▶ Отрывок с веб-страницы
Уже потом это подтвердили и его девочки, Лена и Оля. Во время прощания молитвослов лежал в гробу, только перед погребением книгу вынули – сохранили, и сейчас она в часовне, что на территории их дачи. В этой часовне я потом в сорок первый день со дня кончины Славы венчал его дочку Лену церковным браком, а потом, полгода спустя, венчал и дочку Ольгу в Москве, но уже не в часовне, а в храме.

Конечно, мне повезло, что я был близко знаком с таким великим человеком, христианином, музыкантом Мстиславом Леопольдовичем Ростроповичем. Когда ему было уже совсем плохо, и он лежал в парижской больнице, я приезжал к нему из Америки, слышал его последнюю исповедь, соборовал его, причащал. Вскоре, после этого, он вернулся в Россию, где, встретив свое восьмидесятилетие, и скончался. Я собирался лететь на похороны, но, к сожалению, сам заболел и попал в больницу. Но все-таки на сороковой день я служил панихиду – на его могиле на Новодевичьем кладбище.

С.М.: Что еще вам вспоминается?

В.П.: Помнится, в 1991 году, в августе, с сыновьями я путешествовал по России – ездили по монастырям, церквам, были на Валааме, во Пскове, в Эстонии… Потом мальчики остались в детском лагере под Костромой, а я улетел обратно в Америку. И в ночь с 18-го на 19-е у нас по телевидению сообщают, что в России переворот. Мы, конечно, с женой волновались за детей. К этому времени ребята уже были в Москве, жили у друзей на Пушкинской. И когда услышали грохот танков на улицах, дома их уже не удержали – подростки... Они побежали к баррикадам, и там, у Белого дома, Сергей вдруг встречает Мстислава Леопольдовича. «Дядя Слава, а ты что здесь делаешь?» (мы все с ним были на ты). – «А ты что?» – удивленно спрашивает у него Слава. Вот так, в исторические дни, они оказались в одном и том же месте.

▶ Обязательные задания
1. Где, согласно отрывку, на сороковой день была отслужена панихида по Ростроповичу?
2. Перепишите часть отрывка, заменив «Костромой» на «Ярославлем». Начните со слов «С.М.: Что еще» и закончите словами «том же месте.».
Записи никак не связаны с отрывком.

▶ Исходные данные
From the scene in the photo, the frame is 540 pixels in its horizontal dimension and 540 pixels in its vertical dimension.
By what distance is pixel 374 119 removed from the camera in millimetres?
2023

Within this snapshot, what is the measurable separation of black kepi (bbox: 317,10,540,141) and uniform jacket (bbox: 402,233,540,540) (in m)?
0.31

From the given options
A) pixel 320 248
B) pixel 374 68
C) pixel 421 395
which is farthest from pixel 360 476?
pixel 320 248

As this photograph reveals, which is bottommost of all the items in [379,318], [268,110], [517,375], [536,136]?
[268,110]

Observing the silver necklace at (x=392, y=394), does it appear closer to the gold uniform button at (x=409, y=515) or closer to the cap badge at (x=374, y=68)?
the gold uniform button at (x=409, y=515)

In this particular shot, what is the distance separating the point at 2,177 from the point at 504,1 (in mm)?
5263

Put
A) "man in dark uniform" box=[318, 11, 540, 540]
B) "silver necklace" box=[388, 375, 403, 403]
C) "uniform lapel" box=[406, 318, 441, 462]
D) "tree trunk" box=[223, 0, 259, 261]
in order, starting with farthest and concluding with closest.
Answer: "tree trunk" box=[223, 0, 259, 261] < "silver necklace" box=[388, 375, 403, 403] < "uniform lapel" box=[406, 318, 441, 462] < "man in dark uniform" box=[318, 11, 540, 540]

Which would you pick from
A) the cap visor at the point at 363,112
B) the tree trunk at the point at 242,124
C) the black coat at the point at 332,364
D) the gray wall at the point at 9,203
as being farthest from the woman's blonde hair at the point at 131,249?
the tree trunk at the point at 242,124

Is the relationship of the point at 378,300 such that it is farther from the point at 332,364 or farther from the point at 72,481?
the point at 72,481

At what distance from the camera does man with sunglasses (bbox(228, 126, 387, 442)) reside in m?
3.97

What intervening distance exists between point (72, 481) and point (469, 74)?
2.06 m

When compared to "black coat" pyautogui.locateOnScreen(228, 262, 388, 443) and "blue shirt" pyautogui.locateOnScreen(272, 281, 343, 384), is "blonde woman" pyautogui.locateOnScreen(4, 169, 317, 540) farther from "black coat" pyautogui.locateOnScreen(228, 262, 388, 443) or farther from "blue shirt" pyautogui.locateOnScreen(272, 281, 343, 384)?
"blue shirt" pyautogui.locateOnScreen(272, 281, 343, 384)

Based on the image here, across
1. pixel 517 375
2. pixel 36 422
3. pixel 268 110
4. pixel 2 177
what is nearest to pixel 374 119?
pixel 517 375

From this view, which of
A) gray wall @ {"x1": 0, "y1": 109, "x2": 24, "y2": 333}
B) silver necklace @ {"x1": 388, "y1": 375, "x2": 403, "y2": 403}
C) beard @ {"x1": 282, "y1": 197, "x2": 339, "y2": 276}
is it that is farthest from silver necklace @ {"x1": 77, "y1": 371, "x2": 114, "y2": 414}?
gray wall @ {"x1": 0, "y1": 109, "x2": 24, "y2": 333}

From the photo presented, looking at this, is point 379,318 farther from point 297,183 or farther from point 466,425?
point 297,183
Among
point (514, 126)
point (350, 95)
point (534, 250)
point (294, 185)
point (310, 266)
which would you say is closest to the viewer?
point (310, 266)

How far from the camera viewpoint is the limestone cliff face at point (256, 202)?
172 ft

▶ Ответы к заданиям
1. На его могиле на Новодевичьем кладбище.

2.
С.М.: Что еще вам вспоминается?

В.П.: Помнится, в 1991 году, в августе, с сыновьями я путешествовал по России – ездили по монастырям, церквам, были на Валааме, во Пскове, в Эстонии… Потом мальчики остались в детском лагере под Ярославлем, а я улетел обратно в Америку. И в ночь с 18-го на 19-е у нас по телевидению сообщают, что в России переворот. Мы, конечно, с женой волновались за детей. К этому времени ребята уже были в Москве, жили у друзей на Пушкинской. И когда услышали грохот танков на улицах, дома их уже не удержали – подростки... Они побежали к баррикадам, и там, у Белого дома, Сергей вдруг встречает Мстислава Леопольдовича. «Дядя Слава, а ты что здесь делаешь?» (мы все с ним были на ты). – «А ты что?» – удивленно спрашивает у него Слава. Вот так, в исторические дни, они оказались в одном и том же месте.